For multi-turn conversations and tool-use agents — where many trajectories share not just a system prompt but several earlier turns — RadixAttention catches reuse opportunities that simple block-level prefix caching misses. The two innovations stack: PagedAttention is the data structure, RadixAttention is the indexing scheme over it. Both engines (vLLM, SGLang) ultimately need the paged storage; SGLang adds the tree.
Interactive · how the KV cache fills HBM
Slide concurrency and sequence length. The widget computes the steady-state KV-cache footprint and the per-step KV bandwidth requirement, and reports whether the engine is HBM-capacity-bound or HBM-bandwidth-bound. Toggle GQA to feel its effect.
What the framework actually sees
From RL/framework/rollout.py, the inference engine exposes:
class Rollout:
def generate(prompts, sampling_params) -> List[Trajectory]
def update_weights(state_dict) -> None
def get_old_logp(trajectory) -> Tensor # log-prob at sampling time
Behind generate sits paged storage and (in lesson 21) the scheduler.
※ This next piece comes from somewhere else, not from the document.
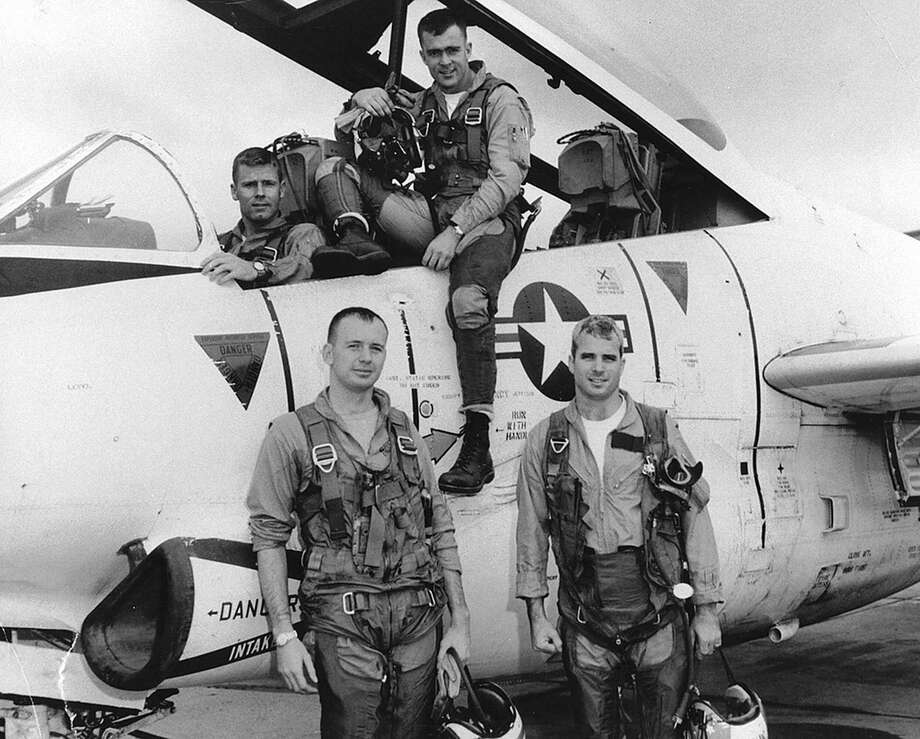 Sen. John McCain (front right), as a Navy pilot, stands with his squadron in 1965. McCain was shot down over Hanoi and taken prisoner. A reader praises his heroism. Photo: Library Of Congress / NYTNS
The framework cares about three production-shaped properties:
- Bulk throughput. 256+ concurrent sequences without ballooning latency.
- Old-logp consistency. The log-prob recorded at sampling time must equal what the trainer would compute on a forward of the same tokens. In fp16/bf16 this means the rollout and trainer kernels need to agree to within ~10−4 on log-prob. If they don't, lesson 06's PPO-ratio symptoms appear.
- Fast weight ingestion. The trainer broadcasts new weights every step (lesson 19). The engine must accept them without dropping the KV cache for in-flight sequences — that would force a recomputation of every prefix.